C’est un territoire non cédé, affirme-t-il entre deux gorgées de son thé. C’est une façon d’occuper notre territoire et de montrer qu’on est toujours ici.

Le trajet de cette édition du projet Tciman s’effectue dans la partie ouest du Nitaskinan d’Opitciwan; un secteur que fréquentent différemment les membres de la communauté depuis l’installation des pourvoiries.

Sur leur parcours, les jeunes croisent chaque jour des bateaux de pêcheurs non autochtones.

La discussion avec Joey Awashish est d’ailleurs interrompue lorsque passe une embarcation de pêcheurs, clients d’une pourvoirie située tout près.

Environ une dizaine de pourvoiries se trouvent dans les alentours, estime-t-il.

Ces pourvoiries reçoivent des clients québécois et américains.

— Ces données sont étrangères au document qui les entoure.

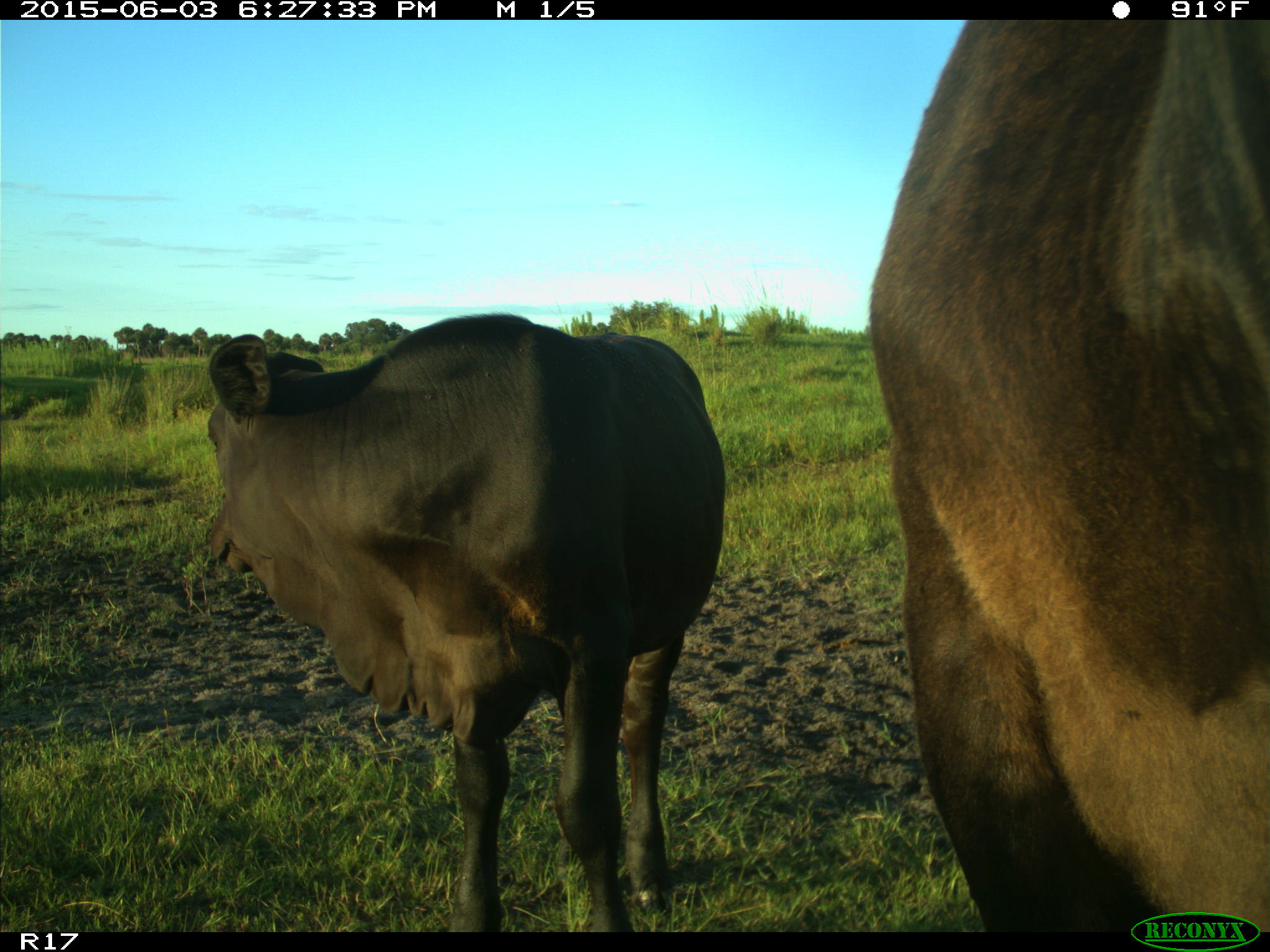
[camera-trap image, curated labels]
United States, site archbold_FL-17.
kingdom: Animalia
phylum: Chordata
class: Mammalia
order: Artiodactyla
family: Bovidae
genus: Bos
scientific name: Bos taurus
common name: domestic cow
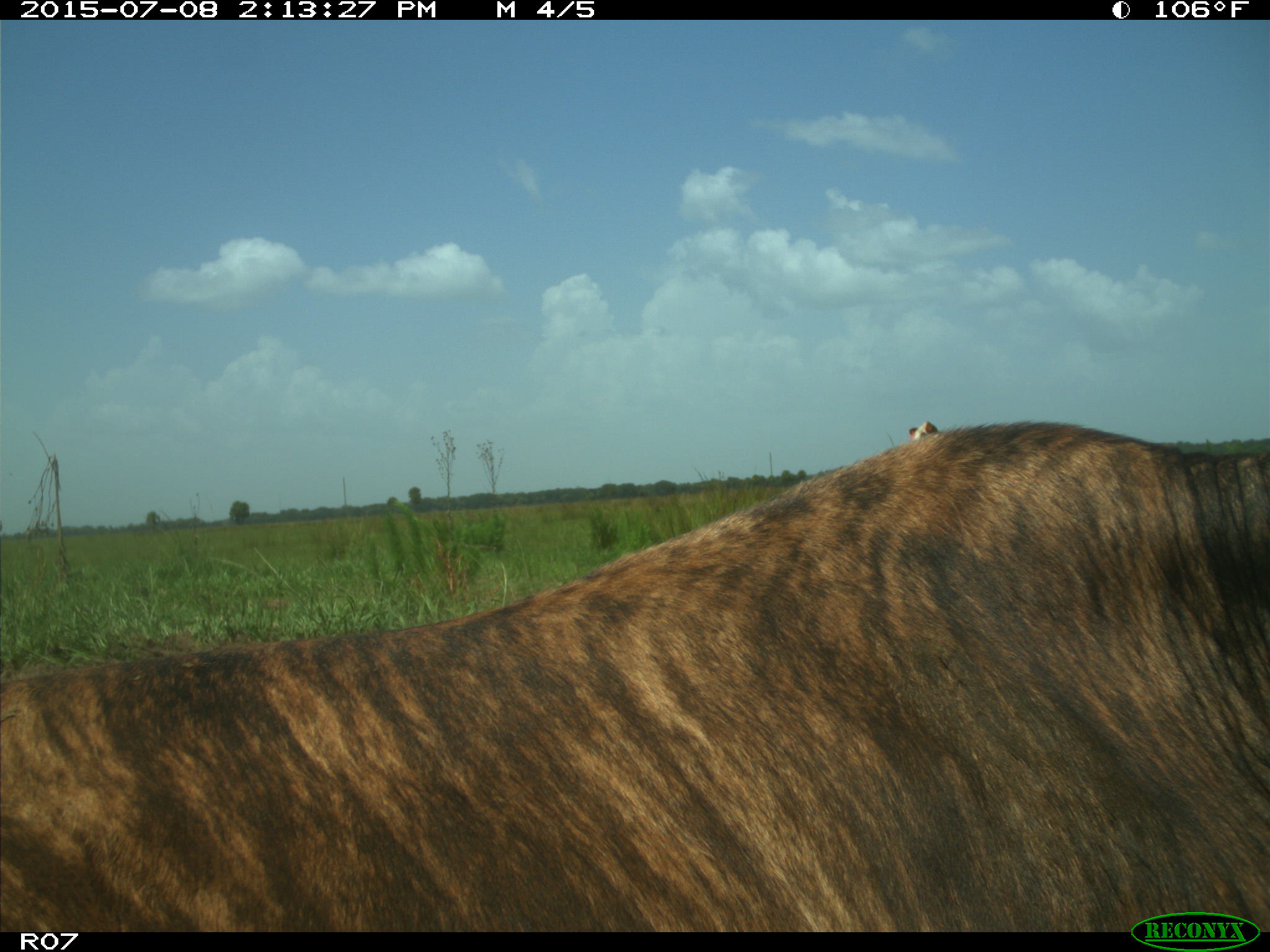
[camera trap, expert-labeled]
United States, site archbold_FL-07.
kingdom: Animalia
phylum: Chordata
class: Mammalia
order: Artiodactyla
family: Bovidae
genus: Bos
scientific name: Bos taurus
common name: domestic cow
Bos taurus (domestic cow).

Des tensions sont déjà survenues entre des Atikamekw d’Opitciwan et ces pêcheurs, il y a plusieurs années. Maintenant, ça se passe bien, constate Joey Awashish, alors qu’il regarde le bateau s'éloigner. Les pourvoyeurs comprennent mieux ce qu’on fait.

Laisser le canot reprendre sa place
Laisser le canot reprendre sa place

À Opitciwan, le canot a toujours eu une place centrale. Les cours d’eau entourant la communauté se comptent par centaines.

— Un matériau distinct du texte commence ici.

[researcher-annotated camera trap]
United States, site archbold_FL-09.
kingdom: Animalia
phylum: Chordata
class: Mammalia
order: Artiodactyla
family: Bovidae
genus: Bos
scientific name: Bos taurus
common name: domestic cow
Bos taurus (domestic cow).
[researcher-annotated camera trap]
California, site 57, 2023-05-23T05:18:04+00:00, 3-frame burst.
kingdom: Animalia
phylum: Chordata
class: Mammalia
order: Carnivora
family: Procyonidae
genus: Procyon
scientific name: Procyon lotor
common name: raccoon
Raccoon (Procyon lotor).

Avant, tout le monde se déplaçait sur le territoire en canot, raconte Joey Awashish. Dans les années 1970, quand il a commencé à y avoir les chemins forestiers, les gens ont commencé à prendre plus les voitures.

La communauté d’Opitciwan a effectivement été longtemps isolée. Le développement rapide de l’industrie forestière sur le Nitaskinan l'a obligée à changer et à s’adapter tout aussi rapidement.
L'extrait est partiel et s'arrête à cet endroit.